• _Data for this task_:
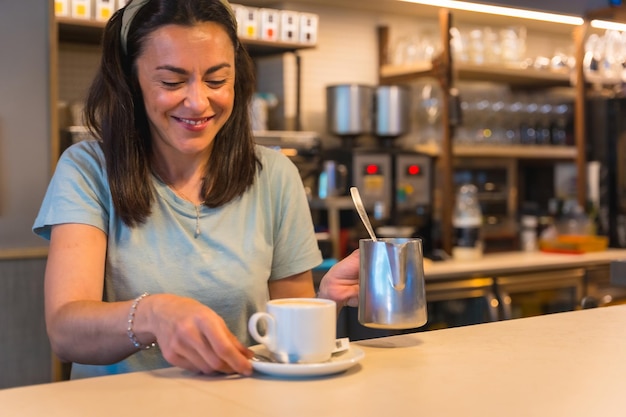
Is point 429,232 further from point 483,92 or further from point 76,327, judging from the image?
point 76,327

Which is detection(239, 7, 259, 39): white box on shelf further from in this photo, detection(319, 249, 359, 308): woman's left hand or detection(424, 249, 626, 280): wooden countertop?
detection(319, 249, 359, 308): woman's left hand

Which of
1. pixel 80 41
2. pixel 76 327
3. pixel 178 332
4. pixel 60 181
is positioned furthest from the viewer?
pixel 80 41

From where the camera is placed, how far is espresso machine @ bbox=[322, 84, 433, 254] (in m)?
4.37

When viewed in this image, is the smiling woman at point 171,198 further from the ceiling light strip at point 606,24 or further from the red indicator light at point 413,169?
the ceiling light strip at point 606,24

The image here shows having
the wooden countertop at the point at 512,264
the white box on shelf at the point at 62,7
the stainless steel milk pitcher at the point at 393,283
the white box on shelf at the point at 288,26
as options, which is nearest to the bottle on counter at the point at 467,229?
the wooden countertop at the point at 512,264

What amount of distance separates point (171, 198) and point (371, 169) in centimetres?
274

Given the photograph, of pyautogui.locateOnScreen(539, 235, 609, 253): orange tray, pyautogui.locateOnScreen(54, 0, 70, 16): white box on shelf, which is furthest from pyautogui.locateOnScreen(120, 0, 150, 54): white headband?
pyautogui.locateOnScreen(539, 235, 609, 253): orange tray

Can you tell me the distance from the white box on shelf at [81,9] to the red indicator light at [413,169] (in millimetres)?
1809

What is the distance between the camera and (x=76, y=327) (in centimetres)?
141

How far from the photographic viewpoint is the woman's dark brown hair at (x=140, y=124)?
166cm

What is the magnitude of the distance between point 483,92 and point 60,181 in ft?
13.1

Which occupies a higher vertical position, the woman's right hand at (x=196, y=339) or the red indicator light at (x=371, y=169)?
the red indicator light at (x=371, y=169)

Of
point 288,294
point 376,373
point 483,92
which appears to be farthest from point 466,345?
point 483,92

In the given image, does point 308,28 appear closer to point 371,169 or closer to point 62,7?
point 371,169
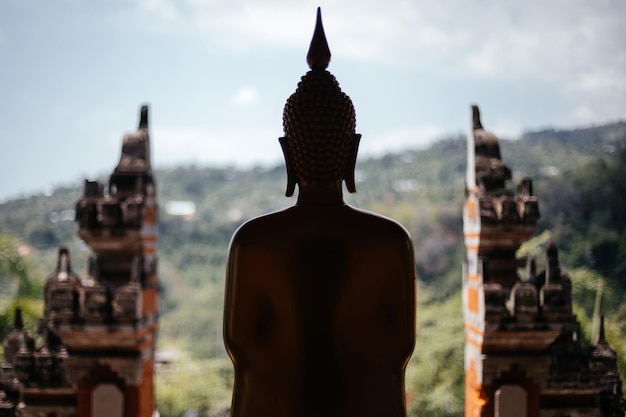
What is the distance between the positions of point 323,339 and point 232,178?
58.1m

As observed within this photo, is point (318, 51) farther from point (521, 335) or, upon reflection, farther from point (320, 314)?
point (521, 335)

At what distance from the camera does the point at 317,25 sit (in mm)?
3418

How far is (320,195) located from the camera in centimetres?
336

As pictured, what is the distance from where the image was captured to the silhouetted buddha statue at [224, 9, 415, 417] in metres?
3.08

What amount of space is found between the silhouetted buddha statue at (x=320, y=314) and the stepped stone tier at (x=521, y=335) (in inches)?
124

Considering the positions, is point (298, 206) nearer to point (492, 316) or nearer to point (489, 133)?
point (492, 316)

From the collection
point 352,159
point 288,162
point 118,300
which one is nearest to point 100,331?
point 118,300

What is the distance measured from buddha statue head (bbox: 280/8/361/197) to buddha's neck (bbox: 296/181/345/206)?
0.06ft

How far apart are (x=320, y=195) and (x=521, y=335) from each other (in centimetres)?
342

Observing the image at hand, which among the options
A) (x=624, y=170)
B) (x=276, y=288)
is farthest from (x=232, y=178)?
(x=276, y=288)

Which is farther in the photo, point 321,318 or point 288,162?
point 288,162

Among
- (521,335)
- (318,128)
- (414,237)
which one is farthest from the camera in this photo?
(414,237)

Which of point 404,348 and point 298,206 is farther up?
point 298,206

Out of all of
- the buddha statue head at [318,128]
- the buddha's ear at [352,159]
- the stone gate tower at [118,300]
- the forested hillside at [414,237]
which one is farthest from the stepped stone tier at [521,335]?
the forested hillside at [414,237]
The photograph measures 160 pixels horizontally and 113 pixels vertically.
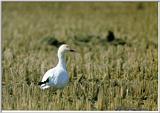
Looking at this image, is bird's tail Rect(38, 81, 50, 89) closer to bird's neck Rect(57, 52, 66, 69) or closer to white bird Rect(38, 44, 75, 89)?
white bird Rect(38, 44, 75, 89)

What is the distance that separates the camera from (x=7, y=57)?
1113cm

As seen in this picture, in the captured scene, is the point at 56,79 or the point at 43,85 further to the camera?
the point at 43,85

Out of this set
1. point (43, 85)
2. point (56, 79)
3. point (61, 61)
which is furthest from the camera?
point (61, 61)

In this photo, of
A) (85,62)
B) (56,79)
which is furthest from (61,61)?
(85,62)

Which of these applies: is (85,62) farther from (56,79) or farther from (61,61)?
(56,79)

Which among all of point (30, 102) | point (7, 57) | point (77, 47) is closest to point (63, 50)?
point (30, 102)

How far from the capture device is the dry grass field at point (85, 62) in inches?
321

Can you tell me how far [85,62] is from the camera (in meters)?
11.1

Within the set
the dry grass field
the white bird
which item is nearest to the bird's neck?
the white bird

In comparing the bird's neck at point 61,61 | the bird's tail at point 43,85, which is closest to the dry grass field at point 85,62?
the bird's tail at point 43,85

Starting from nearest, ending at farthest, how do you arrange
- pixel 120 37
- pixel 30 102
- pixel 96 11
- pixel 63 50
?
pixel 30 102 → pixel 63 50 → pixel 120 37 → pixel 96 11

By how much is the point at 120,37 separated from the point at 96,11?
8.99m

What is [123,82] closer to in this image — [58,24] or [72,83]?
[72,83]

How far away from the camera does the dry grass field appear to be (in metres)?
8.15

• _Exercise_:
Copy this listing word for word, leaving out the pictures.

• _Response to the task_:
Is point 429,232 further from point 483,92 or further from point 76,327, judging from the image?
point 76,327

Which is detection(239, 7, 259, 39): white box on shelf further from in this photo, detection(319, 249, 359, 308): woman's left hand or detection(424, 249, 626, 280): wooden countertop?
detection(319, 249, 359, 308): woman's left hand

Which of
1. pixel 80 41
2. pixel 76 327
3. pixel 178 332
4. pixel 60 181
is positioned furthest from the viewer?
pixel 80 41

From where the camera is placed, how far is espresso machine @ bbox=[322, 84, 433, 254] (in m)?
4.37

When viewed in this image, is the smiling woman at point 171,198 further from the ceiling light strip at point 606,24 or further from the red indicator light at point 413,169?
the ceiling light strip at point 606,24

The image here shows having
the wooden countertop at the point at 512,264
the white box on shelf at the point at 62,7
the stainless steel milk pitcher at the point at 393,283
the white box on shelf at the point at 288,26
as options, which is nearest to the bottle on counter at the point at 467,229?
the wooden countertop at the point at 512,264

What amount of distance separates point (171, 198) and point (371, 169) in centimetres?
274

Given the photograph, of pyautogui.locateOnScreen(539, 235, 609, 253): orange tray, pyautogui.locateOnScreen(54, 0, 70, 16): white box on shelf, which is furthest from pyautogui.locateOnScreen(120, 0, 150, 54): white headband?
pyautogui.locateOnScreen(539, 235, 609, 253): orange tray

Can you tell me the distance from the white box on shelf at [81,9] to the red indicator light at [413,169] (in millimetres)?
1809

What is the distance between the camera and (x=76, y=327) (in centimetres)?
141

How far from the photographic viewpoint is the woman's dark brown hair at (x=140, y=124)?
166cm

What is the magnitude of the distance between point 483,92 and point 60,181 in ft?
13.1

Which occupies a higher vertical position, the woman's right hand at (x=196, y=339) or the red indicator light at (x=371, y=169)?
the red indicator light at (x=371, y=169)

Of
point 288,294
point 376,373
point 483,92
which appears to be farthest from point 466,345?
point 483,92

In the given image, does point 308,28 appear closer to point 371,169 or closer to point 62,7?
point 371,169
What is the distance between the positions of point 323,339 and point 232,178?
58.1m

As observed within this photo, is point (318, 51) farther from point (521, 335) or, upon reflection, farther from point (320, 314)?
point (521, 335)

At what distance from the camera does the point at 317,25 sit (in mm)?
3418

How far is (320,195) located from the camera in centimetres?
336

As pictured, what is the distance from where the image was captured to the silhouetted buddha statue at [224, 9, 415, 417] in metres?
3.08

What amount of space is found between the silhouetted buddha statue at (x=320, y=314) and the stepped stone tier at (x=521, y=335) (in inches)?
124

Considering the positions, is point (298, 206) nearer to point (492, 316) or nearer to point (489, 133)?
point (492, 316)

From the collection
point 352,159
point 288,162
point 118,300
which one is nearest to point 100,331?
point 118,300

What is the distance measured from buddha statue head (bbox: 280/8/361/197) to buddha's neck (bbox: 296/181/345/206)?
0.06ft

How far apart are (x=320, y=195) and (x=521, y=335) from each other (in centimetres)?
342

Observing the image at hand, which among the options
A) (x=624, y=170)
B) (x=276, y=288)
is farthest from (x=232, y=178)?
(x=276, y=288)

Which is farther in the photo, point 321,318 or point 288,162?
point 288,162

Among
- (521,335)
- (318,128)
- (414,237)
which one is farthest from the camera in this photo?
(414,237)

Which of point 404,348 and point 298,206 is farther up?
point 298,206

Out of all of
- the buddha statue head at [318,128]
- the buddha's ear at [352,159]
- the stone gate tower at [118,300]
- the forested hillside at [414,237]
which one is farthest from the stepped stone tier at [521,335]?
the forested hillside at [414,237]
The photograph measures 160 pixels horizontally and 113 pixels vertically.
Looking at this image, is bird's tail Rect(38, 81, 50, 89) closer to bird's neck Rect(57, 52, 66, 69) or closer to white bird Rect(38, 44, 75, 89)?
white bird Rect(38, 44, 75, 89)

What is the distance that separates the camera from (x=7, y=57)?
1113cm

As seen in this picture, in the captured scene, is the point at 56,79 or the point at 43,85 further to the camera?
the point at 43,85

Out of this set
1. point (43, 85)
2. point (56, 79)
3. point (61, 61)
which is furthest from the camera?
point (61, 61)

In this photo, of
A) (85,62)
B) (56,79)
which is furthest from (61,61)?
(85,62)

Which of these applies: is (85,62) farther from (56,79) or farther from (61,61)?
(56,79)

Which among all of point (30, 102) | point (7, 57) | point (77, 47) is closest to point (63, 50)?
point (30, 102)

How far from the capture device is the dry grass field at point (85, 62) in inches?
321

Can you tell me how far [85,62] is from the camera (in meters)?
11.1

Within the set
the dry grass field
the white bird
which item is nearest to the bird's neck?
the white bird

In comparing the bird's neck at point 61,61 | the bird's tail at point 43,85, which is closest to the dry grass field at point 85,62?
the bird's tail at point 43,85

Starting from nearest, ending at farthest, how do you arrange
- pixel 120 37
- pixel 30 102
- pixel 96 11
- pixel 63 50
?
pixel 30 102 → pixel 63 50 → pixel 120 37 → pixel 96 11

By how much is the point at 120,37 separated from the point at 96,11?
8.99m

What is [123,82] closer to in this image — [58,24] or [72,83]?
[72,83]

How far away from the camera does the dry grass field appear to be (in metres)?
8.15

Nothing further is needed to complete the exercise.